The vector equation above tells us that every element in ${\rm im \hspace{3pt}}A$ is a linear combination of $p_1,p_2,p_3$.

There is more: these $x_1,x_2,x_3$ are arbitrary, so we have this representation:

$$v=x_1p_1=x_2p_2+x_3p_3,$$

with arbitrary $x_1,x_2,x_3$! Hence

$${\rm im \hspace{3pt}}A = {\rm span}\{p_1,p_2,p_3\}.$$

It seems that we have found the basis. Are we done?

No, we need to check for linear independence.

What if it's not linearly independent? Then what?

Use the Reduction Theorem.

Lesson: We use the columns that correspond to the leading ones in reduced row echelon form.

Example above: Continue:

$\left[ \begin{array}{ccc|c} 1 & 0 & 2 & v_1 \\ 0 & 1 & 1 & v_2 \\ 0 & 0 & 0 & v_3 \end{array} \right]$

$$p_1 = \left[ \begin{array}{} 1 \\ 0 \\ 0 \end{array} \right], p_2 = \left[ \begin{array}{} 0 \\ 1 \\ 0 \end{array} \right], p_3 = \left[ \begin{array}{} 2 \\ 1 \\ 0 \end{array} \right] \rightarrow {\rm span}\{p_1,p_2,p_3\} \neq {\bf R}^3$$

So, they are linearly dependent.
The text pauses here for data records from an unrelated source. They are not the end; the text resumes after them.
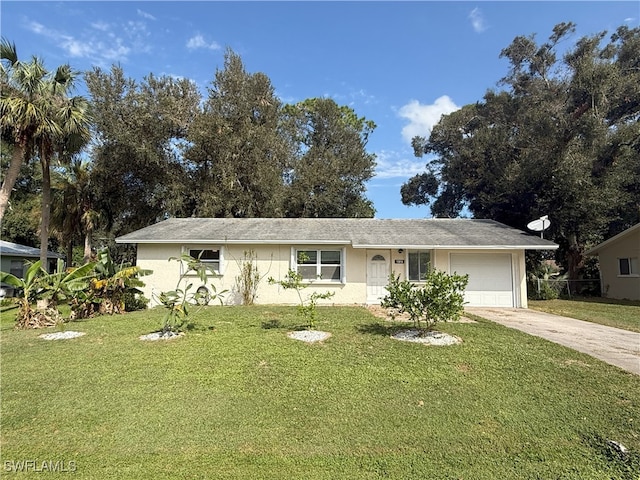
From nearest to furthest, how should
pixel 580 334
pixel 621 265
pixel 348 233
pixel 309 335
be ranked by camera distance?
pixel 309 335
pixel 580 334
pixel 348 233
pixel 621 265

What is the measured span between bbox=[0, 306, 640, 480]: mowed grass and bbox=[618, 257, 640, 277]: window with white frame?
1431cm

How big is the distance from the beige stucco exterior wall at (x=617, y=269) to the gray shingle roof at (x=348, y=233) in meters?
6.64

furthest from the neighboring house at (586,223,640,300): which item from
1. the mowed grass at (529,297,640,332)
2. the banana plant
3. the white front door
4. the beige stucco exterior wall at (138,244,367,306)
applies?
the banana plant

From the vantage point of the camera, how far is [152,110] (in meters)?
20.5

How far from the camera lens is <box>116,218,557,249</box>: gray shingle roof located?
13844 mm

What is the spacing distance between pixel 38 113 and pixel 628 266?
2638cm

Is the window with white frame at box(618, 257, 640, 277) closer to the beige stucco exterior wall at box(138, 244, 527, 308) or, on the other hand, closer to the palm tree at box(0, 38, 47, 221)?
the beige stucco exterior wall at box(138, 244, 527, 308)

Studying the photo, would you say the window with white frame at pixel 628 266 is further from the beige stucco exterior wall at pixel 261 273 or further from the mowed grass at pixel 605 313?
the beige stucco exterior wall at pixel 261 273

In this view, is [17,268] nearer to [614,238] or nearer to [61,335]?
[61,335]

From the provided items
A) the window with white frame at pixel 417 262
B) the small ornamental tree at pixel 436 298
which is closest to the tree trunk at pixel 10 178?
the small ornamental tree at pixel 436 298

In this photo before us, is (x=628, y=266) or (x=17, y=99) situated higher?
(x=17, y=99)

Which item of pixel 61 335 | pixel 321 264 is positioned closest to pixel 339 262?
pixel 321 264

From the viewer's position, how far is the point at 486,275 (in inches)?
561

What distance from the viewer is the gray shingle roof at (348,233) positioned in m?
13.8
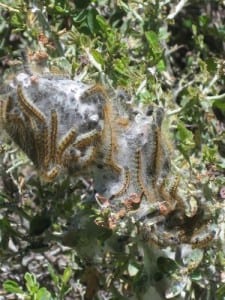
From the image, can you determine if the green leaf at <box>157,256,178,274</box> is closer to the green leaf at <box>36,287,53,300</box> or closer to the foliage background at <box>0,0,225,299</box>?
the foliage background at <box>0,0,225,299</box>

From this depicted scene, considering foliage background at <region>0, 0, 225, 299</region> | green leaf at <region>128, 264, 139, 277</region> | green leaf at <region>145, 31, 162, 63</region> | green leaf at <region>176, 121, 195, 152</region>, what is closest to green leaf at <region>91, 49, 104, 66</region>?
foliage background at <region>0, 0, 225, 299</region>

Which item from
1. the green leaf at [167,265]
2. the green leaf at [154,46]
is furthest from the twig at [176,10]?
the green leaf at [167,265]

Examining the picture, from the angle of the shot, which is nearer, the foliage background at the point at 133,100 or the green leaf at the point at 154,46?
the foliage background at the point at 133,100

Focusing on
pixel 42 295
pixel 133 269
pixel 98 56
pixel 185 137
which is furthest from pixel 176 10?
pixel 42 295

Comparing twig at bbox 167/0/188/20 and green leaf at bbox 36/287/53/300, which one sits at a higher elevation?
twig at bbox 167/0/188/20

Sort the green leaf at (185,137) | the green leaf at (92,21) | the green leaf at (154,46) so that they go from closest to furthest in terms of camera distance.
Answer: the green leaf at (185,137) < the green leaf at (154,46) < the green leaf at (92,21)

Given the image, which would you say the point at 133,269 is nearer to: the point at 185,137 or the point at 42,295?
the point at 42,295

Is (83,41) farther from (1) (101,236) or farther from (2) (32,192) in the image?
(2) (32,192)

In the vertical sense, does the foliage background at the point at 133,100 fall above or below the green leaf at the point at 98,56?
below

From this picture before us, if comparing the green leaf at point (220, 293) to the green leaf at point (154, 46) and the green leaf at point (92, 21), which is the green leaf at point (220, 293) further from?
the green leaf at point (92, 21)
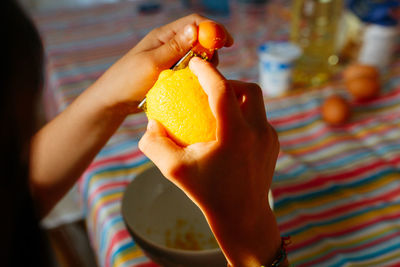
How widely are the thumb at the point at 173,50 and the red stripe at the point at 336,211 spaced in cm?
31

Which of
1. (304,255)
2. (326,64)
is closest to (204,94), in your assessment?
(304,255)

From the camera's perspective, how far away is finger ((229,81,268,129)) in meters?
0.40

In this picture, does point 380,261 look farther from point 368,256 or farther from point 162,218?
point 162,218

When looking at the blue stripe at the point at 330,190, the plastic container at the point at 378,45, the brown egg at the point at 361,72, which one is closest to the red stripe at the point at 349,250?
the blue stripe at the point at 330,190

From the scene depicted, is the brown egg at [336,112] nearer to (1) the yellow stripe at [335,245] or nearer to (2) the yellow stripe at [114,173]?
(1) the yellow stripe at [335,245]

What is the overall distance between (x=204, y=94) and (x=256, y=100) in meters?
0.06

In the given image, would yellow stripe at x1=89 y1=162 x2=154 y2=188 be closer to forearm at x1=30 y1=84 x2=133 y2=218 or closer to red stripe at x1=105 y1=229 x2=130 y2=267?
forearm at x1=30 y1=84 x2=133 y2=218

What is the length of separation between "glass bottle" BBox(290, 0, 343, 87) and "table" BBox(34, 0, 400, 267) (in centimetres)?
10

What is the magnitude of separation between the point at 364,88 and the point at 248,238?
0.61 m

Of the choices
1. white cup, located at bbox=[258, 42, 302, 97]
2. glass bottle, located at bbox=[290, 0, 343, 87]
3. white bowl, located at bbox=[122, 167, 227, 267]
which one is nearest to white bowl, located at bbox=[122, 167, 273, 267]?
white bowl, located at bbox=[122, 167, 227, 267]

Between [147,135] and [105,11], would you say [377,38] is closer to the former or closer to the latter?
[147,135]

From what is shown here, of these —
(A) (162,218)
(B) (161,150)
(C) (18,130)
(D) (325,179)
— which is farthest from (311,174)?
(C) (18,130)

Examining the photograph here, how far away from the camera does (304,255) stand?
21.0 inches

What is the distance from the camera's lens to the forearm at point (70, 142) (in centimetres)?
61
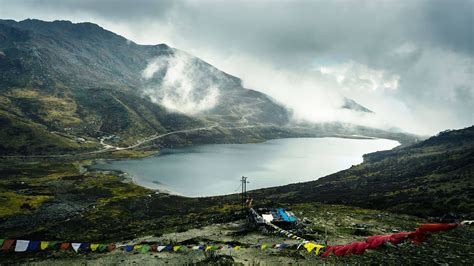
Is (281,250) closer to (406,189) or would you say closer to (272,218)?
(272,218)

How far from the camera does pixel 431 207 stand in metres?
70.2

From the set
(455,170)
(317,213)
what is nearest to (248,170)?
(455,170)

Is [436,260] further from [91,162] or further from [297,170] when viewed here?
[91,162]

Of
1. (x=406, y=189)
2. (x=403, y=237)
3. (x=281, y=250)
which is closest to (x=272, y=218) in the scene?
(x=281, y=250)

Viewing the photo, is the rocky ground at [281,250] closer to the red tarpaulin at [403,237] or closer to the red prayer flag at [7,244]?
the red prayer flag at [7,244]

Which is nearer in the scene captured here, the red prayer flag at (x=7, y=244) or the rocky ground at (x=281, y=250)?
the rocky ground at (x=281, y=250)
Therefore we can choose $\{p_1,p_2\}$ as a basis.

Homework:

• 1. Given a vector space $V$, define $V^* = \{A \colon V \rightarrow {\bf R} {\rm \hspace{3pt} linear}\}$, dual of $V$. Prove this is a vector space.
• 2. Prove that $V^*$ is isomorphic to $V$.